▶ To do: Please count how many lines in the records below contain the string "horse" with its case matched exactly. Reply with that number only.

▶ Supplied information:
— Begin —

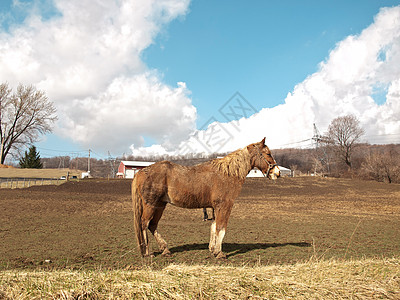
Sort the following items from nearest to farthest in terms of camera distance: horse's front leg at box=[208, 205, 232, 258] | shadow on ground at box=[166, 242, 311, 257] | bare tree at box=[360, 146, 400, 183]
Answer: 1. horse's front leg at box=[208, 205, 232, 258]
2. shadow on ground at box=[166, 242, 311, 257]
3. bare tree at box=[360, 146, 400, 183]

— End —
— Begin —

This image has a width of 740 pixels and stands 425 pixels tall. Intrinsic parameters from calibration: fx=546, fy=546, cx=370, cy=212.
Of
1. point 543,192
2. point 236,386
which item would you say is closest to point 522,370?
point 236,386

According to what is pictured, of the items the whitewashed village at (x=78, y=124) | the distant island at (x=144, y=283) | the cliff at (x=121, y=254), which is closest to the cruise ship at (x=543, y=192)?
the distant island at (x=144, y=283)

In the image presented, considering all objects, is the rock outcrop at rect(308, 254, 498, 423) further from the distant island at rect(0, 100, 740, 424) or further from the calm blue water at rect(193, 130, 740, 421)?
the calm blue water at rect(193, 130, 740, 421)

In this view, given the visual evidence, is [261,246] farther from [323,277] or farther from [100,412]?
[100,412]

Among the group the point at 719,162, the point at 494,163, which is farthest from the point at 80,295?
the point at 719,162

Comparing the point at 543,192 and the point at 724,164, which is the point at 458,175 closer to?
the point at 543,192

— End —

▶ Finished task: 2